Depression and depressive feelings are extremely common post partum.
I won't share my story but I just want you all to know that you aren't alone.
Everyone has a different situation. Some women are down because they gained more weight than they wanted, or they have gestational diabetes, some because their birth was traumatic, some because their partner was distant or unforgiving during labour. Others feel overwhelming pressure to be supermum, even if no one else expects them to do it all. Some babies scream all day and night. Sleep deprivation can make everyone go insane. Some mothers don't have a partner, some don't have any family nearby, some don't have any money. Some mothers desperately want to but cannot breastfeed their baby. Some mothers don't bond with their little one straight away. When babies are sick, often mothers blame themselves. Some people cannot ask for help or feel like no one will help even if they do.
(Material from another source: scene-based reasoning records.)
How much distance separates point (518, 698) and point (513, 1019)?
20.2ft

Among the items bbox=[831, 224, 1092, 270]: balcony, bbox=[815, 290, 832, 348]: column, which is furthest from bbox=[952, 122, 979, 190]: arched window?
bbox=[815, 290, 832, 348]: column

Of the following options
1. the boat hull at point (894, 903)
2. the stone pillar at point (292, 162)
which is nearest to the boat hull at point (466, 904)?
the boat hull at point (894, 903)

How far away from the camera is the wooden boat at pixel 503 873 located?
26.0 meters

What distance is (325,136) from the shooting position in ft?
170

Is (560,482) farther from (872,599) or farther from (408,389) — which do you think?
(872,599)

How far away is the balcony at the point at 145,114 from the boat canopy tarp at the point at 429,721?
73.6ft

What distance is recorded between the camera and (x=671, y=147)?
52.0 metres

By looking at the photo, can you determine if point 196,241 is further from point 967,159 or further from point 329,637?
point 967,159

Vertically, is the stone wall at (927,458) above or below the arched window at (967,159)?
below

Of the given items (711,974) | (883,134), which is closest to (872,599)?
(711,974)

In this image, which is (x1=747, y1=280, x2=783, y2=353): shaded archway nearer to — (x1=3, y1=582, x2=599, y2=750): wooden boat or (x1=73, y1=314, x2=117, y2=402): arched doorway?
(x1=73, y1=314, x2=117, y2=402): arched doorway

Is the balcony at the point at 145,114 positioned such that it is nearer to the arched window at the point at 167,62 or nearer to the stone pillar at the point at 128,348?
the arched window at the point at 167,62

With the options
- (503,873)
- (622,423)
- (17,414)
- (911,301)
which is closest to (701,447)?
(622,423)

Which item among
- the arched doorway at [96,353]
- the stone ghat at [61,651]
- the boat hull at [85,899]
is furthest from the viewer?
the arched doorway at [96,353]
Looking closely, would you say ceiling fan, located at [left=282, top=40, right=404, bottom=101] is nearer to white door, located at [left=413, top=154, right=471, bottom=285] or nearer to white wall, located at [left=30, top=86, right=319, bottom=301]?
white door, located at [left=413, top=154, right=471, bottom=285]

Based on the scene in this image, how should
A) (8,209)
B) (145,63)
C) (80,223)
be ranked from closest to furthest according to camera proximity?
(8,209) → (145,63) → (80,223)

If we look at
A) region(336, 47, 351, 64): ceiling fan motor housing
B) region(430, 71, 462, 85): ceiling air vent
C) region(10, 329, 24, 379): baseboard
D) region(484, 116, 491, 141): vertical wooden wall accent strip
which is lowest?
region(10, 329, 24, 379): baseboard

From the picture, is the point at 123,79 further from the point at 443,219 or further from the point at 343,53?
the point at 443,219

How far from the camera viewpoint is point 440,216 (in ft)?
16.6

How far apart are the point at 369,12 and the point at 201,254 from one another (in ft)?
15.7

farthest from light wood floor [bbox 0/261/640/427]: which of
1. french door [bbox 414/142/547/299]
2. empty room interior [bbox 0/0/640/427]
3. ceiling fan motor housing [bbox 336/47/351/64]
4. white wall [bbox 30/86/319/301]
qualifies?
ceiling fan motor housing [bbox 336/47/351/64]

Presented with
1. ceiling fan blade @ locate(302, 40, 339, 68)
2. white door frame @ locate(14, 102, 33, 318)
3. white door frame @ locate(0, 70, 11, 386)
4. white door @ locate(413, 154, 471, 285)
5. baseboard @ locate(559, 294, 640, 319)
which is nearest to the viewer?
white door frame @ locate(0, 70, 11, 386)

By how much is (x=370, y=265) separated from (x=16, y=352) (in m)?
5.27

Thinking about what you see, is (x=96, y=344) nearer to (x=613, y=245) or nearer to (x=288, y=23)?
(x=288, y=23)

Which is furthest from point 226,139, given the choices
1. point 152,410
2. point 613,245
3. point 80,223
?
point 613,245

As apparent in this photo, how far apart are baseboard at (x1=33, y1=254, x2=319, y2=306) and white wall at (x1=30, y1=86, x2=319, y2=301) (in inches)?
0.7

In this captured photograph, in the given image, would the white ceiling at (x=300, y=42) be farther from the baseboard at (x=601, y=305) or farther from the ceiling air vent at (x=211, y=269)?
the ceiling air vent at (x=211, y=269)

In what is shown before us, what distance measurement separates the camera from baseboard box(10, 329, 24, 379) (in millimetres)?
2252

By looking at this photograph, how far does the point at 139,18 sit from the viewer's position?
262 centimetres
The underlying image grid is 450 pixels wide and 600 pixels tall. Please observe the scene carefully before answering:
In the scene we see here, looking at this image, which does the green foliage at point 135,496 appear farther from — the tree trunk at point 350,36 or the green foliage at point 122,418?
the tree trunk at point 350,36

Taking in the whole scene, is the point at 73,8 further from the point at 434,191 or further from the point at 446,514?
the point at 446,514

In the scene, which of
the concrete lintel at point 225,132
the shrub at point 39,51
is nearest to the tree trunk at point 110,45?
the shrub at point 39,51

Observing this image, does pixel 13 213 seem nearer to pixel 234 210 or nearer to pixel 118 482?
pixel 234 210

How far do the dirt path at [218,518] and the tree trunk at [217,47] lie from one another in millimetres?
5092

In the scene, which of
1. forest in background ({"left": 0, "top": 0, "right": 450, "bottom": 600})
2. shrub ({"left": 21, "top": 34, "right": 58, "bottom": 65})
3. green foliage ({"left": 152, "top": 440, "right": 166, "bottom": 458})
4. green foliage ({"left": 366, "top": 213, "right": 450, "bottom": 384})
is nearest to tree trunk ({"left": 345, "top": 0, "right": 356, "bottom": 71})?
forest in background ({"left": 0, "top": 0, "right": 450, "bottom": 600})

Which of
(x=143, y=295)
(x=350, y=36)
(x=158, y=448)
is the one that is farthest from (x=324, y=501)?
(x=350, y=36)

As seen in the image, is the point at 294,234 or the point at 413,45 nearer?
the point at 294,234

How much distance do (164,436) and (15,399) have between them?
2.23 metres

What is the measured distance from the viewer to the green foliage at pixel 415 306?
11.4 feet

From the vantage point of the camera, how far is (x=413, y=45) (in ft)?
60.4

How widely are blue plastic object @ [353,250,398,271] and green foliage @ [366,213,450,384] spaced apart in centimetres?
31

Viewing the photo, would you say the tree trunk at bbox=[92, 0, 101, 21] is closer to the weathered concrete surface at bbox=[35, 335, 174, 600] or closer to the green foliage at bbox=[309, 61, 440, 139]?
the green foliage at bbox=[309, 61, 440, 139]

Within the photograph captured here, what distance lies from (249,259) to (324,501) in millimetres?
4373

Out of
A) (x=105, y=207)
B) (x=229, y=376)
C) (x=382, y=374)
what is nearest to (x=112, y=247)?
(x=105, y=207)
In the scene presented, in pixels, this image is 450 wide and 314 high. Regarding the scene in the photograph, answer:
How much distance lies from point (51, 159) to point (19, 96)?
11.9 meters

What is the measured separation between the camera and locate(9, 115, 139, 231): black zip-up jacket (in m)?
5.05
There is a difference between the baby blues, caused by hormonal fluctuations, and post partum depression. There is also a difference between depression and depressive spells or feelings.
In my opinion there is always someone to talk to. I used Facebook to connect with other attachment parenting Mummas in the middle of the night when I was up (again) with River. Seeing a professional can be helpful. If you feel suicidal or violent towards yourself or baby get help immediately.
As a mother I know you may feel completely isolated...no one really knows what you are going through after all...as a friend I want you to let me in, tell me you need a helping hand.
Because of my experience, I know you may not reach out, you may not feel able to, but just know that there is always a better day to be had. The sun will shine, your baby will sleep, you will be able to have a cup of tea (even if it is at midnight while your partner walks around with a screaming baby), time does pass...babies don't keep, we are changed, we are tested but we are loved. And I send you love, send you light. To those dark places you visit in the aching hours of despair.